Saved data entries
/---

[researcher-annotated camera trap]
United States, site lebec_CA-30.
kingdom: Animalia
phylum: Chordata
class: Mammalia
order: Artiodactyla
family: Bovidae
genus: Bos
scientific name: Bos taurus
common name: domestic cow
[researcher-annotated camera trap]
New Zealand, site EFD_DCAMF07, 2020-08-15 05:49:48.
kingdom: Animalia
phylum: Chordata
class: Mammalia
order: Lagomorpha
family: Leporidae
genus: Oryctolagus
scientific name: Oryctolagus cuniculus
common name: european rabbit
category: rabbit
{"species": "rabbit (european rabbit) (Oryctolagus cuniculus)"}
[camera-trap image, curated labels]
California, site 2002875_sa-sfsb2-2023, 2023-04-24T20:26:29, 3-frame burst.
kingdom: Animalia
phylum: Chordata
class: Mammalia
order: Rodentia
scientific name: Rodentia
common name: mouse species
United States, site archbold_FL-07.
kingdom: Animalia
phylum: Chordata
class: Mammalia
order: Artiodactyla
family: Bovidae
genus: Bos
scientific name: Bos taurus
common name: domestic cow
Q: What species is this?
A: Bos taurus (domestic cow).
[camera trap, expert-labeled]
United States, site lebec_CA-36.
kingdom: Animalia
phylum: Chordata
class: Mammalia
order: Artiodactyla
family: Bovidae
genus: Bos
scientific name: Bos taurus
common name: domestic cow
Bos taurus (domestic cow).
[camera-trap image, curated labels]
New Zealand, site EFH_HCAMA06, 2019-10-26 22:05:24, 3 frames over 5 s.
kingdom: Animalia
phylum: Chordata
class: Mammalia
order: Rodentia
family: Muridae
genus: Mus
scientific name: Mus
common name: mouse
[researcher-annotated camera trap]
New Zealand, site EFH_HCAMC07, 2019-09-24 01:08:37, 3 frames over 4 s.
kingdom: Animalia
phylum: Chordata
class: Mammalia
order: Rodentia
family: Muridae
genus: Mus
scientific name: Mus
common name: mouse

\---

Where a line of the data above includes the string "United", pull it out.

Exercise answer:
United States, site lebec_CA-30.
United States, site archbold_FL-07.
United States, site lebec_CA-36.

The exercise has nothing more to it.